Report the tally of lines featuring the word "trap" in the entries below, without anything else.

Stored data entries
_ _ _
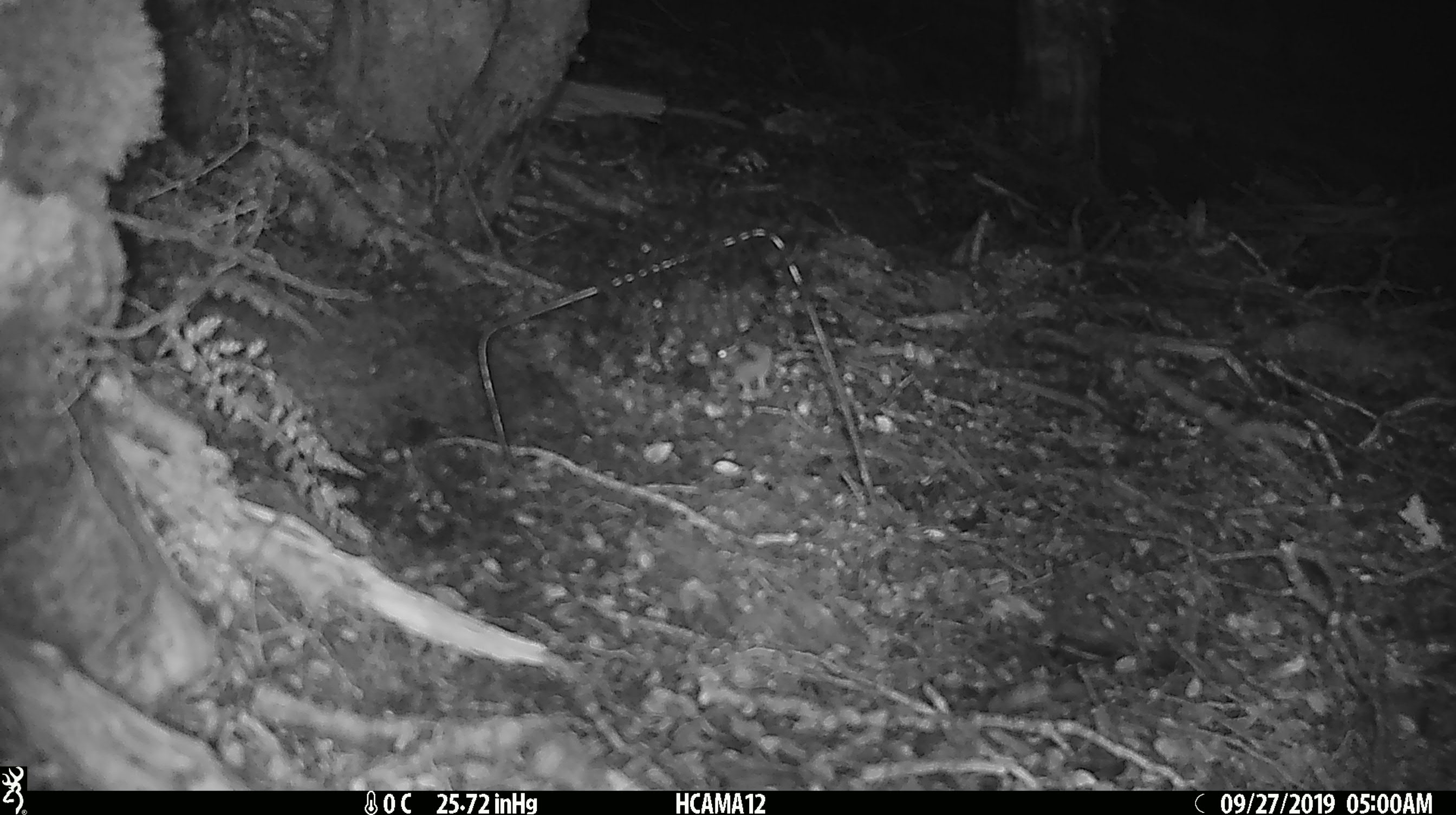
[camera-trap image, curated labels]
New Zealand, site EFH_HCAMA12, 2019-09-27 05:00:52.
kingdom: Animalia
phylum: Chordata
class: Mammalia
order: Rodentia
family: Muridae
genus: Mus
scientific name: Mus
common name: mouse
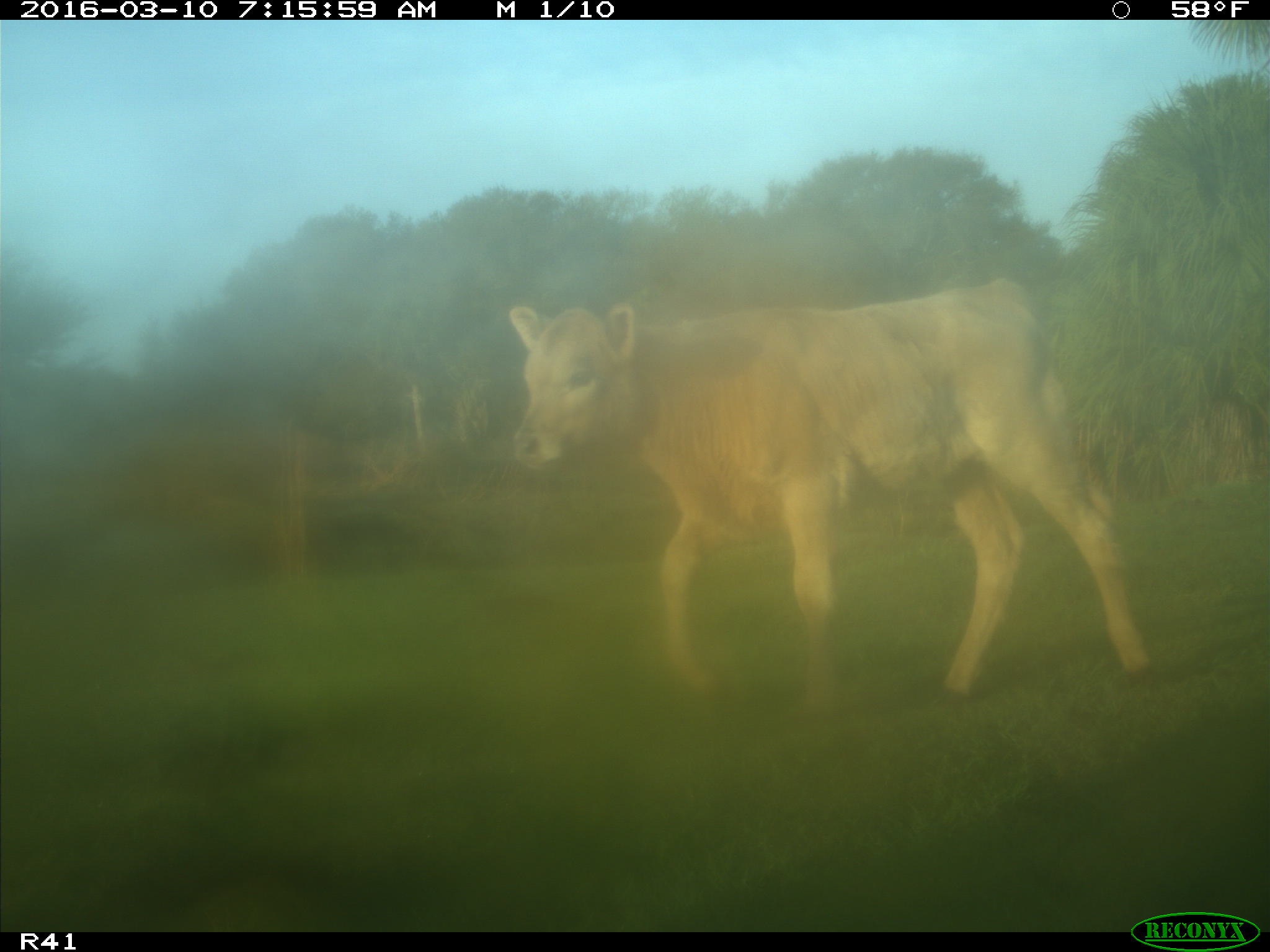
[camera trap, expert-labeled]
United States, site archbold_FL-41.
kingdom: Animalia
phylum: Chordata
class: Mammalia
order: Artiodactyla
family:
_ _ _
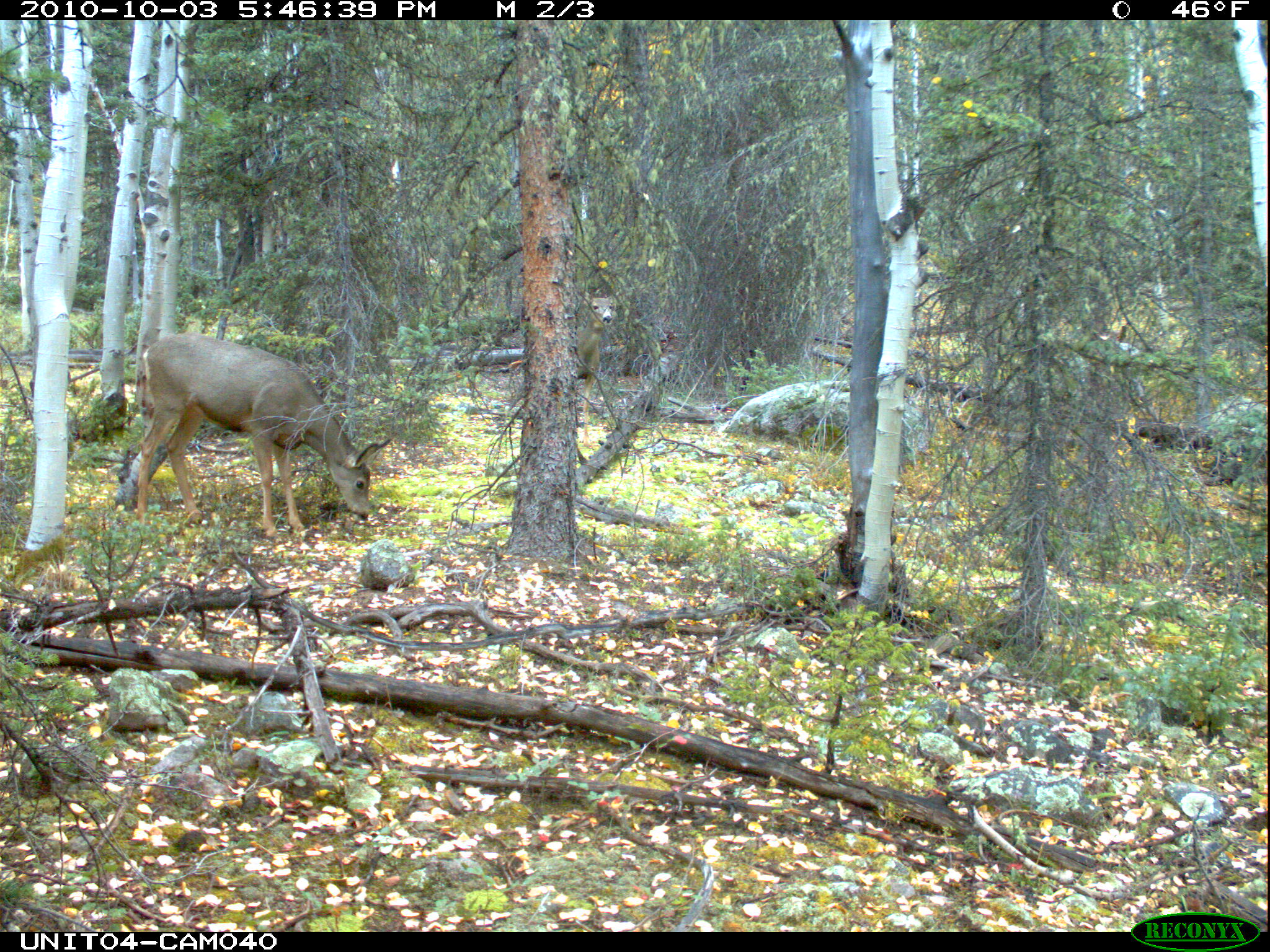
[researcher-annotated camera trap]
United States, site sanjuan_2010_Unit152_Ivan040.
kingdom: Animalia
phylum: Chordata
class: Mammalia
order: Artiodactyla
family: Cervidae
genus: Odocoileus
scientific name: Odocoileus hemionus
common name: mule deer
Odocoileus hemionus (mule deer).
_ _ _
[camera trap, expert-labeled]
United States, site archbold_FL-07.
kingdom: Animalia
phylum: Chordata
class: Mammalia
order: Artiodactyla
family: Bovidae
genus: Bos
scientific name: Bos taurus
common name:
_ _ _
> [Answer area]: 4